The speaker dreams of "fading" out of the world, of just disappearing in a very quiet way. He wants to forget about those things that the nightingale has never had to worry about. The world is full of tired and "weary" people, sickness ("fever"), and massive stress ("fret"). He reduces all of society down to one depressingly exaggerated image: people sitting around and listening to each other "groan" and complain. Palsy (paralysis) is a disease that causes sudden involuntary movements, and so this gray-haired person is no longer capable of controlling his own body. The world is a place where any kind of thinking leads to depressing thoughts and worries. There are no thoughts that can ultimately bring joy or peace: thinking itself is the problem. These sad and "despairing" thoughts make the eyelids like lead weights. Neither Beauty nor Love can survive there for long.

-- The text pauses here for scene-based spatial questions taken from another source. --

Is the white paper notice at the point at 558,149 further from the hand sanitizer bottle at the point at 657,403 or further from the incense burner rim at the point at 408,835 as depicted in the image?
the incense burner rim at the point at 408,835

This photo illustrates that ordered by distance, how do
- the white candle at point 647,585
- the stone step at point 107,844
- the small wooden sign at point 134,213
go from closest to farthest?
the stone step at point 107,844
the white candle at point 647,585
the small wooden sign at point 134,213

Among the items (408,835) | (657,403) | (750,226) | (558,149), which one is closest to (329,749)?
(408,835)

Away! away! for I will fly to thee,
Not charioted by Bacchus and his pards,
But on the viewless wings of Poesy,
Though the dull brain perplexes and retards:
Already with thee! tender is the night,
And haply the Queen-Moon is on her throne,
Cluster'd around by all her starry Fays;
But here there is no light,
Save what from heaven is with the breezes blown
Through verdurous glooms and winding mossy ways.

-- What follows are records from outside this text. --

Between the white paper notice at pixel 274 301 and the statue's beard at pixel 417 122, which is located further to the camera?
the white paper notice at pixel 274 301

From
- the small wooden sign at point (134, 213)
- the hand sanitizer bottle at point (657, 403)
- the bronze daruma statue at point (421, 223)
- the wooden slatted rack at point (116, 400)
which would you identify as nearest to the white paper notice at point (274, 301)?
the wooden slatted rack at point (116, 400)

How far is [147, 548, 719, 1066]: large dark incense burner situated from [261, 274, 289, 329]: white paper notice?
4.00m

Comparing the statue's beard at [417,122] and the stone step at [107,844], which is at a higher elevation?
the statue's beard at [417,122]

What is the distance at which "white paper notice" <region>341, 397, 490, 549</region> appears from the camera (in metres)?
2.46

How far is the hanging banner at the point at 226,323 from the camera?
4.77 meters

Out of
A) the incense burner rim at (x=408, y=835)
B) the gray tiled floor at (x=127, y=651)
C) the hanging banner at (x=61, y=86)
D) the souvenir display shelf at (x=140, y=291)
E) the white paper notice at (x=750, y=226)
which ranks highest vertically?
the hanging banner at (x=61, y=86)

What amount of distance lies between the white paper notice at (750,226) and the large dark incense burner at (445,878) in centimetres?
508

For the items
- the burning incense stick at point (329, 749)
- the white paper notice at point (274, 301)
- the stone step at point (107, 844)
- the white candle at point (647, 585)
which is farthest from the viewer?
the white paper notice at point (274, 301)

In the fourth stanza, the lyric speaker tells the nightingale to fly away, and he will follow, not through alcohol (“Not charioted by Bacchus and his pards”), but through poetry, which will give him “viewless wings.” Bacchus is the mythological god of wine (equivalent of Dionysus). He is hopeful that poetry will take him to the nightingale's world although his brain confuses (perplexes) him and slows him down (retards). All of a sudden, he fancies himself being with the nightingale. He is in the kingdom of the night, which is soft and "tender," and the moon is visible in the sky. The imagery is more fanciful and imaginative here. The phrase "tender is the night" was made famous by the American writer F. Scott Fitzgerald, who used it as the title of one of his novels. The moon is surrounded by her attendants ("fays"), the stars. Despite all these sources of light, there is no light where the speaker is, beyond what filters down through the trees; the light only breaks through when the breezes blow the branches. "Verdurous glooms," means the darkness that is caused by plants getting in the way of the moonlight. The word Verdurous means rich in verdure or freshly green.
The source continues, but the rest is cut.